Comoção Ao menos 300 pessoas, entre familiares, alunos e colegas de profissão participaram do sepultamento de Sinho, na tarde de segunda-feira (3), no Cemitério Campo Santo, na Federação.

Chorando muito, o filho da vítima participou do velório e também do cortejo fúnebre do pai. O adolescente permaneceu abraçado a outro garoto a maior parte do tempo, acompanhado de outros familiares, além da mãe, Marta Villas Boas. Segundo a viúva, o filho foi informado de toda situação. "Ele também quer saber o que, de fato, aconteceu".
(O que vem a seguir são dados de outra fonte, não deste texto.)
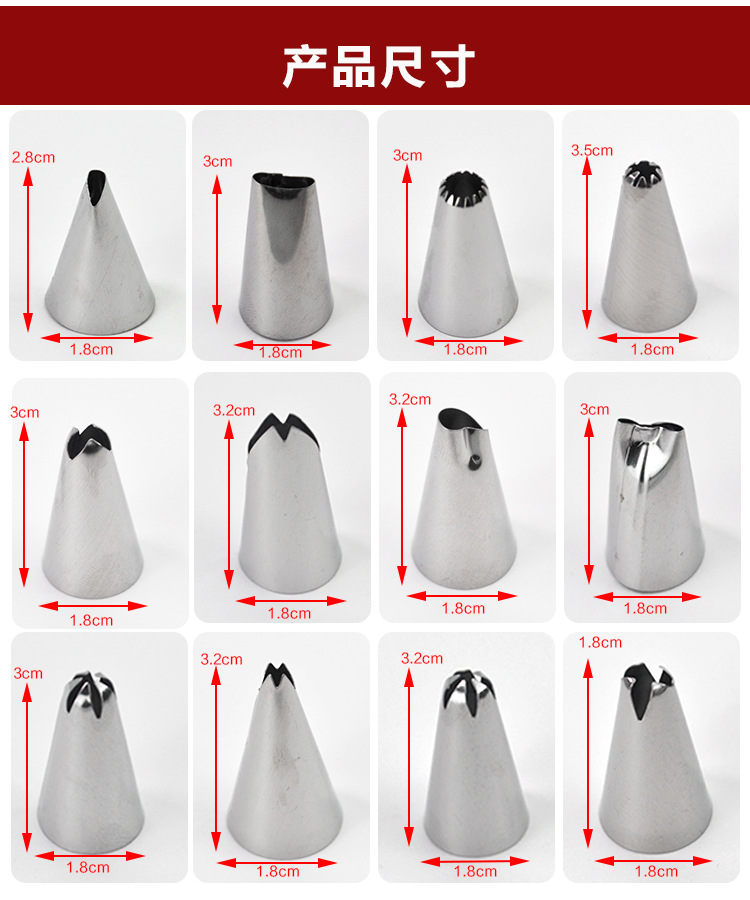 产品尺寸

2.8cm
1.8cm

3cm
1.8cm

3cm
1.8cm

3.5cm
1.8cm

3cm
1.8cm

3.2cm
1.8cm

3.2cm
1.8cm

3cm
1.8cm

3cm
1.8cm

3.2cm
1.8cm

3.2cm
1.8cm

1.8cm
1.8cm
Professor de jiu-jítsu há mais de 15 anos, Sinho era querido não só entre os alunos, mas também pelos pais deles. A recepcionista Daiana Santana, 35, comentou que criou uma relação de amizade com o mestre do filho de 9 anos."Coloquei meu filho nas aulas em um momento em que ele estava mal na escola, sem disciplina, e tudo melhorou depois dos treinos, inclusive as notas. Ele ficou na academia por um ano e quando eu tirei, Sinho sempre me pedia pra eu levar ele [o filho] de volta", disse, emocionada, logo após o enterro.Daiana é uma das pessoas que também não acreditam que o mestre estava a bordo de um carro roubado. "É um absurdo, isso não faz sentido nenhum para quem conhecia ele o mínimo que fosse. Um rapaz maravilhoso, de alma caridosa", completou.
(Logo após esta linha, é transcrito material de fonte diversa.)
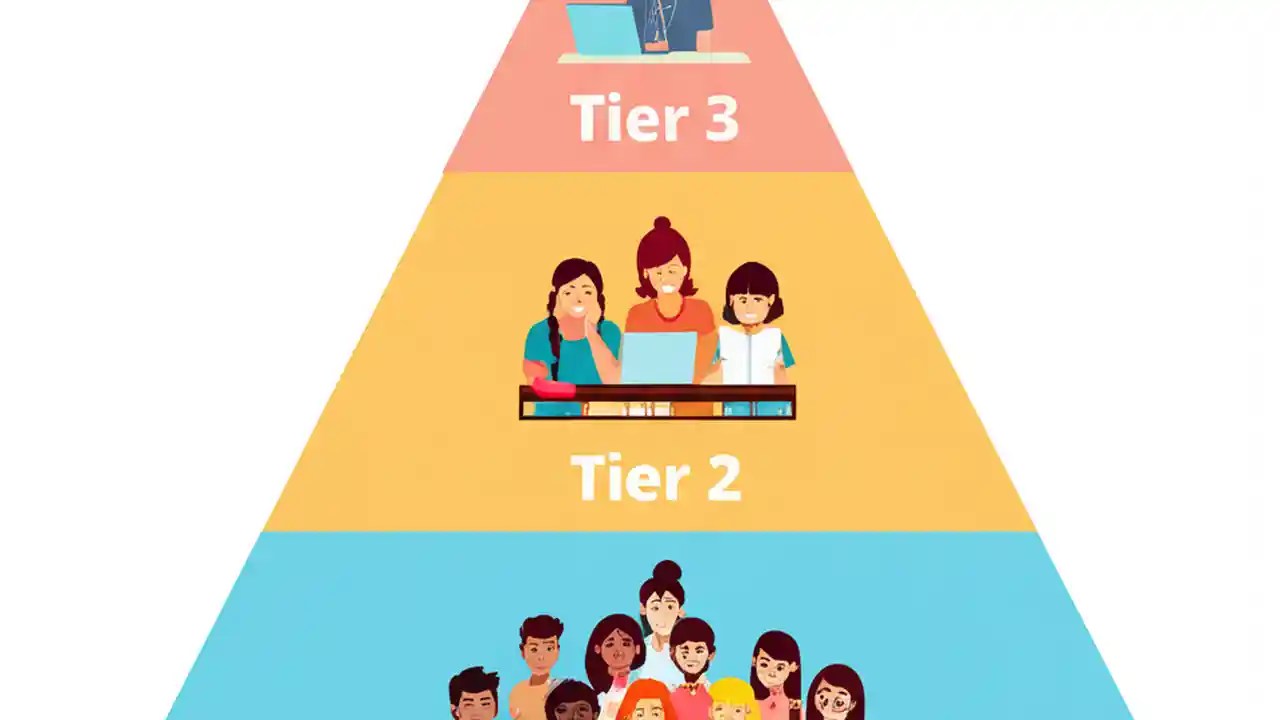 Tier 3

Tier 2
O lutador atualmente era monitor do projeto social Luta Cidadã, que funcionava dentro da Base Comunitária da Polícia Militar em São Caetano. 

Amigo de infância, o gerente comercial Davi Almeida, 26, comentou que nunca soube de qualquer "coisa ruim" envolvendo o atleta. "Muito pelo contrário, um homem muito trabalhador, pai de família comprometido e que tinha amor pelo esporte e pelos alunos", disse ao CORREIO.

A família e os amigos falaram ao CORREIO que desconhecem o processo judicial arquivado contra o atleta em 2013. Dois anos antes, ele havia sido detido por policiais militares com quatro pedras de crack ao lado do Cemitério do Campo Santo. O Ministério Público do Estado da Bahia pediu arquivamento por entender que não era crime - a quantidade seria para consumo próprio e não repercutia no coletivo. Além deste caso, o nome de Sinho consta em outra ação judicial relacionada a uma briga familiar.

Campeão brasileiro Sinho Baiano começou a lutar jiu-jítsu aos 13 anos. Aos 21, participou do primeiro campeonato vale-tudo. A família – incluindo a esposa, com quem estava há 15 anos, e o filho de 12 anos – praticavam juntos o esporte.

Entre os principais resultados do atleta, estão o tricampeonato baiano estadual na modalidade, o 3º Lugar na Copa do Mundo de Jiu-Jítsu, em 2010, e o 1º lugar em peso e absoluto da 2ª Etapa do Campeonato Mundial, em 2015, em Buenos Aires. Este ano, Sinho também foi vice-campeão do Floripa Fall International Open Jiu-Jítsu, em Florianópolis.

À reportagem, Marta contou que a próxima viagem internacional de Sinho aconteceria em janeiro, onde ia participar, em Portugal, do Black Belt Challenge - campeonato em que já havia sido campeão em 2017.